__EXERCISE TASKS__
- A) In the Drupal cache thread below, what isolation level was set on the connection used for the async queries?
- B) For each statement, say whether the Drupal cache thread below supports it, and quote the words that decide it. (i) Support for Drupal 7 ends on 5 January 2025. (ii) The patch had already been tested with entity cache. (iii) The newer patch keeps the 5x speedup.

Support for Drupal 7 is ending on 5 January 2025—it’s time to migrate to Drupal 10! Learn about the many benefits of Drupal 10 and find migration tools in our resource center.
Even after using #2193149: Deadlocks occur in cache_field table. & #2222635: Waiting for table metadata lock on cache_field table I'm still getting deadlocks that cause performance issues. I decided to use async queries outside of the transaction as a way to fix this. Side benefit of this is a 5x speedup of all cache_set() calls.
Comments
Comment #1
mikeytown2 CreditAttribution: mikeytown2 commentedComment #2
mikeytown2 CreditAttribution: mikeytown2 commentedComment #4
DamienMcKennaJust out of interest, does it make any difference when entitycache is enabled?
Comment #5
mikeytown2 CreditAttribution: mikeytown2 commentedLooking into the failures and I believe it is caused by the async query. cache_set no longer blocks until the query has completed; thus for tests where it does a cache_set followed by a cache_get the cached object isn't there yet. I might be able to reduce this issue by using this connection for cache_get as I set the isolation level to READ-UNCOMMITTED.
I have not tested it with entity cache yet.
Comment #6
mikeytown2 CreditAttribution: mikeytown2 commentedMain issue with the last patch was database prefixes; I've fixed that (along with some other minor things) and I now get intermittent failures on the cache tests (same test rarely fails twice in a row). To get this to work 100% of the time with simpletest I would need to use the same db connection for the cache_gets. With the new patch, speedup is only 2x instead of 5x; but cache_set seems to be working 100% of the time (was getting random failures before excluding simpletest).
Comment #8
mikeytown2 CreditAttribution: mikeytown2 commentedcache_get now uses the async connection if a cache_set was done; should make the test bot happy.

__AVAILABLE DATA__

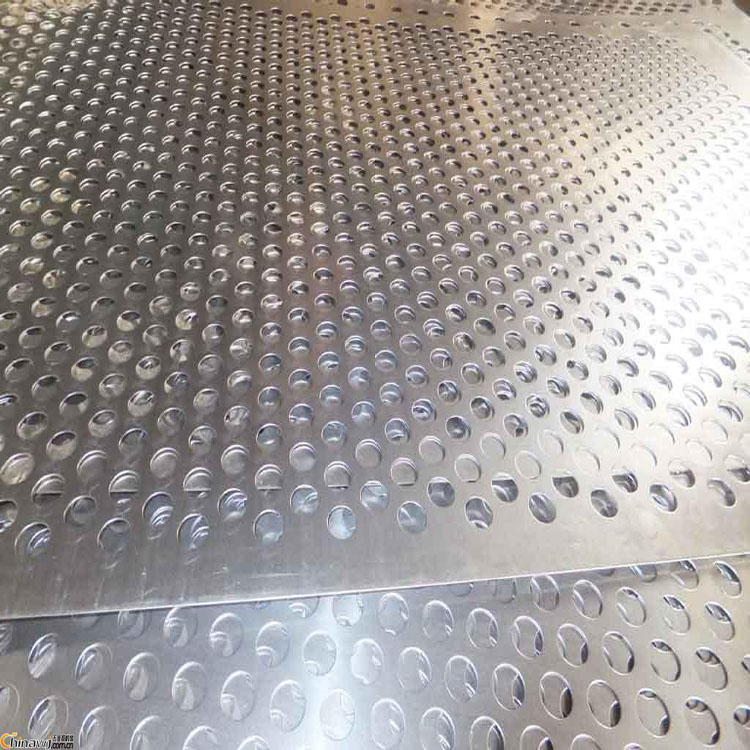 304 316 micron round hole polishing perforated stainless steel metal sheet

---

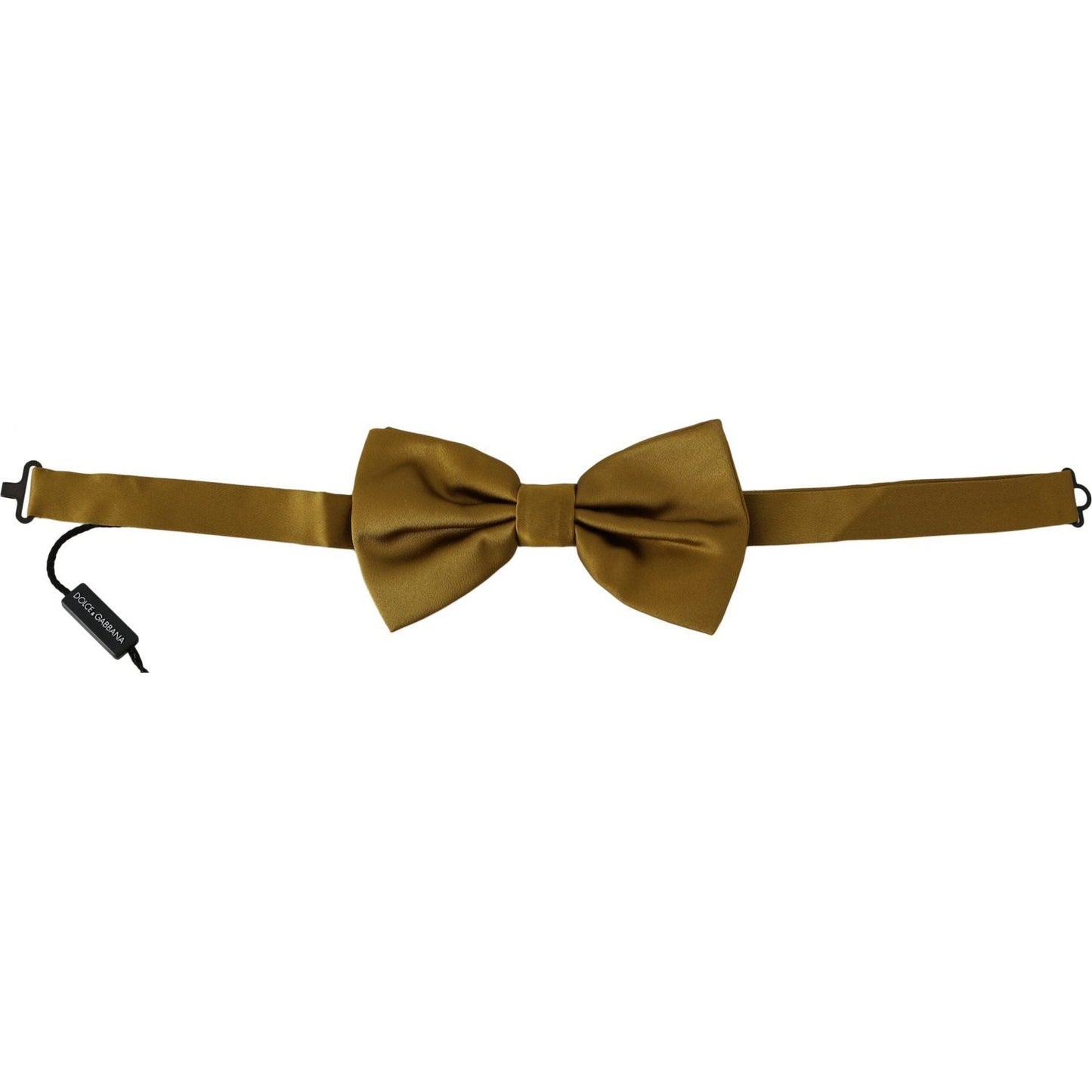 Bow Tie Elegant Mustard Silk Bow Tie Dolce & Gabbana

==

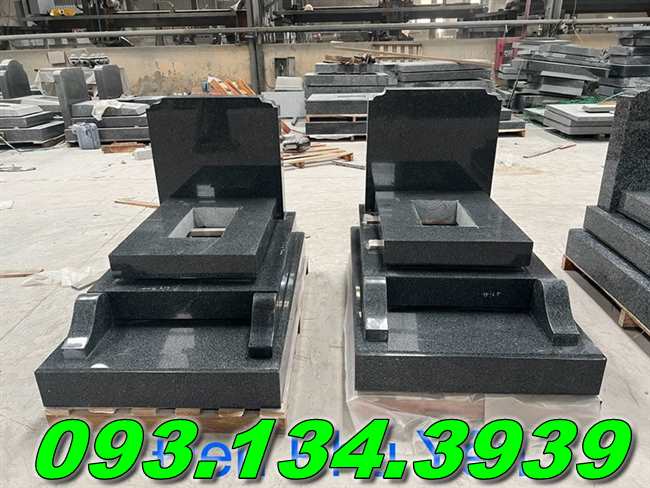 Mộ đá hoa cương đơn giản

__PER-TASK OUTPUTS__
- A) READ-UNCOMMITTED

- B)
(i) Yes: "Support for Drupal 7 is ending on 5 January 2025"
(ii) No: "I have not tested it with entity cache yet."
(iii) No: "With the new patch, speedup is only 2x instead of 5x"